Roughly 30 minutes later my mother opened the door to the band room looking furious.  We shut down the instruments to figure out what she had to say.
“There are some cops here to see you,” she said to me.  I was instantly mortified—at this point in my life there were always at least three reasons why cops might be hunting me down so I got really used to having to sort through my outstanding crimes whenever confrontation was upon me.
But within seconds I thought to myself “OHHHHHHHHHHHHHHHHHH I KNOW WHAT THIS IS!!!”  and a wave of relief came over me.
I was just going to head down those stairs, walk out the garage and give my deepest apologies for playing music too loudly.  That had to be it.  We never rocked out this early in the day unless it was the weekend.  Surely they’d tell me not to do it again and let me go.  That’s the only reasonable response, right?

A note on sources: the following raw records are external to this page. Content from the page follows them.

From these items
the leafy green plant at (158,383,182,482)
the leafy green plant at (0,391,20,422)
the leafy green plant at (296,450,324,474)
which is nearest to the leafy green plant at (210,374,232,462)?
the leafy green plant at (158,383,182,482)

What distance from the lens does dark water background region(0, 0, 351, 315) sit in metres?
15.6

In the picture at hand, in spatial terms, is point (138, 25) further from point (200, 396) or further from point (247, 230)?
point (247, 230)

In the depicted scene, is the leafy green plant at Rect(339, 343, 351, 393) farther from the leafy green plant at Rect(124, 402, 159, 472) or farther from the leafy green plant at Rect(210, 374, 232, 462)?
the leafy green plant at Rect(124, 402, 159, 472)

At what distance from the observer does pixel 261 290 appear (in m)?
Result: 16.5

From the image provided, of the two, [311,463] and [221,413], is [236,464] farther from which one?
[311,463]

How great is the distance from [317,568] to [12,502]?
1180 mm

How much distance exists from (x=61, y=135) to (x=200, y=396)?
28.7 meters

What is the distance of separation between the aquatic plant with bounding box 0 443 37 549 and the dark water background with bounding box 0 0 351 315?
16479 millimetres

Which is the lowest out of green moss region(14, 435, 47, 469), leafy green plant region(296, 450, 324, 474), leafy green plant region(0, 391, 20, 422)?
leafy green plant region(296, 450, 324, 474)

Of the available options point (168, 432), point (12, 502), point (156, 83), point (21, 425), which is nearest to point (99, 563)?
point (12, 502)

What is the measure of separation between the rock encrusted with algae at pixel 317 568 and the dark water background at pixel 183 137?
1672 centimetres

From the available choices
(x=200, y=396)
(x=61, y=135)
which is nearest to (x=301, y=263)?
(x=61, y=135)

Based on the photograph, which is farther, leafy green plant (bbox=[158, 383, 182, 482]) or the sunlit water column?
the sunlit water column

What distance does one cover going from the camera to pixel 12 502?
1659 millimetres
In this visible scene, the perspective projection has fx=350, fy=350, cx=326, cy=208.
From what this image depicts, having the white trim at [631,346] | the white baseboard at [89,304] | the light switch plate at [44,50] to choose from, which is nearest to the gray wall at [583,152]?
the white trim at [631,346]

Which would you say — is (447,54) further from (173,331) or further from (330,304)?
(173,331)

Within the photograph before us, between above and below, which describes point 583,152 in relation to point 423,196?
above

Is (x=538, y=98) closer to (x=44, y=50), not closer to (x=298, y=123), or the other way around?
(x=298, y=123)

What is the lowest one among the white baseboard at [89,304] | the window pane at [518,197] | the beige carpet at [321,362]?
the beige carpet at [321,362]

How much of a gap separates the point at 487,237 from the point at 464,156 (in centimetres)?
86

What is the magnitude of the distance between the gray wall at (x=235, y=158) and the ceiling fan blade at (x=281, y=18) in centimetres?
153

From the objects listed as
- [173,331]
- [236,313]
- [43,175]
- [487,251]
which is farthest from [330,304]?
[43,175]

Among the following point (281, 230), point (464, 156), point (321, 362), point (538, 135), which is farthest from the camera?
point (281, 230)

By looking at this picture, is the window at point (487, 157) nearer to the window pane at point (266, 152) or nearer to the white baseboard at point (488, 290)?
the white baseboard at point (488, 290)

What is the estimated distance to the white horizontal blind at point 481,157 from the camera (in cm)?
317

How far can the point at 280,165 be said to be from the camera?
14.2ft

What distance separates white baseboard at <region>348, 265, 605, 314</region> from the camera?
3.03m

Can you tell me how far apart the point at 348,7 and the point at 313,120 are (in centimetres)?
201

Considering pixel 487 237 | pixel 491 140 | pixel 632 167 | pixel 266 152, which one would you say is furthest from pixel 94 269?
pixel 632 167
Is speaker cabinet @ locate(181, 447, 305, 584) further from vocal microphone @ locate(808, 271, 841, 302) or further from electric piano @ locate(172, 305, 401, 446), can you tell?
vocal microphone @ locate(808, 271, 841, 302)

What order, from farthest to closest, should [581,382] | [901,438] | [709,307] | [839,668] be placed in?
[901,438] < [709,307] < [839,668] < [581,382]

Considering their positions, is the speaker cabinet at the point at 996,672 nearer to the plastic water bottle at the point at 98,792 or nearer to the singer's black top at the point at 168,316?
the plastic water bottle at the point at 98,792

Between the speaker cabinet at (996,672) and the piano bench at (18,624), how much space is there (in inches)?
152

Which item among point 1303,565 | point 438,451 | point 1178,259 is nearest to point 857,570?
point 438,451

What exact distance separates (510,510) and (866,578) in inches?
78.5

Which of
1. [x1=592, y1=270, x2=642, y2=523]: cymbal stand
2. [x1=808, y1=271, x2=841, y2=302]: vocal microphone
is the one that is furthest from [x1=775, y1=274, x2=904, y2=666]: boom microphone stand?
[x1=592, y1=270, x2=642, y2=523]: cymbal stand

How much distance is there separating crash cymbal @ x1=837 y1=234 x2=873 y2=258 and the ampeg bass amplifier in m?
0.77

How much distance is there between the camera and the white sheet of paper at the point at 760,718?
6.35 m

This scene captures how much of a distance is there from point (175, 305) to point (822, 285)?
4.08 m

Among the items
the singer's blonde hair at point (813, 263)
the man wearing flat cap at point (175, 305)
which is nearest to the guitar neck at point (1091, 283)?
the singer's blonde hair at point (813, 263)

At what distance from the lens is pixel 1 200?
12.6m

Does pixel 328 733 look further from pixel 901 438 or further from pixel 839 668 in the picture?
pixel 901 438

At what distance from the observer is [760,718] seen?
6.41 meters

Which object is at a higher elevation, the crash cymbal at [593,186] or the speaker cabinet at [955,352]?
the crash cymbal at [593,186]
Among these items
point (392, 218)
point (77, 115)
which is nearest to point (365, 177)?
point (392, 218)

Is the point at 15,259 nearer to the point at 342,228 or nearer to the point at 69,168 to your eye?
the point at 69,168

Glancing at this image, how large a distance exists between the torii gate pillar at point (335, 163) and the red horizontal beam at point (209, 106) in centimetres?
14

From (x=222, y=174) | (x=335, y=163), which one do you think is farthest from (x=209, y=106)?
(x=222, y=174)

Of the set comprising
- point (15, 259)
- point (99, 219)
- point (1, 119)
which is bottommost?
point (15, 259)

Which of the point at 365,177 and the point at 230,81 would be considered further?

But for a brief second as I headed down the stairs I thought maybe someone at McDonald’s had called the cops on me after I took that Mountain Dew refill….
No.  No one would bother to come after me for stealing something cheap from McDonald’s.  My 17-year-old wisdom led me to that safe conclusion.
As I stepped outside I saw not one but two police cars parked in my tiny driveway, whose incline practically required harnesses and chains to scale.  I was caught off guard but I didn’t let it stop me.
Right as I was about to begin my sincere apology one officer cut me off.
“Are you Gregory Wood?” he asked, his southern accent requiring me to slowly re-process every word he said just to make sure I got it right.
“Yes, I…”
“Born 6/20/84?”
“Did you recently take a wet floor sign from a McDonald’s?”
I can only describe my next emotion as being a mix of embarrassment, humiliation, overwhelming pride, and some twisted thrill wherein I realized this exact experience has literally never occurred to another human being in American Society.
Calmly and honestly I said “yes, I did.”
“Do you know where that sign is now?” he asked politely.
“Yes, it’s in the trunk of my car.”
“Would you mind to get that for us?” he asked.  I said of course, as I had to borrow a set of the car’s keys from my mother who was standing nearby, showing a look of disappointment mixed with confusion.  I opened the trunk, pulled out the sign, and handed it to the officer, expecting a slap on the wrist and then an end do this wild incident.
“Thank you, son,” the other officer said in a potential effort to justify his presence at the crime scene.
“Now, the owner of the McDonald’s wants to press charges,” he said, not eliciting any response from me quite yet as I didn’t know what that entailed.  “Petty theft is anything under $15,” he said, giving me great hope of freedom, “but he says the wet floor sign cost $16.”
I literally laughed in his face, which might not have been the best move.  I’ve never valued a piece of yellow plastic at over $15, especially when it didn’t even have the Spanish Translation of its message on it.
“Now you’re only 17, so we can’t take you in,” he said, “but if you was over 18 you’d be spending the night in jail tonight.”
(I swear on all that is righteous and holy this very officer specifically outlined that if the crime had occurred exactly 30 days later, when I was of legal age, I would have spent a night behind bars for taking an 18-inch by 3-feet piece of plastic from a major corporation.)
“We’re gunna have to talk to sarge and see what we’re going to have to do about this.  Most cases it’s community service.  But we’ll have to get back to you in a few days.”
So there I stood, in the center of my own driveway on a warm spring day, two weeks before graduating high school, exactly one month from reaching a legal age, and I was just technically legally reprimanded for taking a wet floor sign from outside of a McDonald’s and driving it to my house.
Clearly, my life was going down a spectacular path.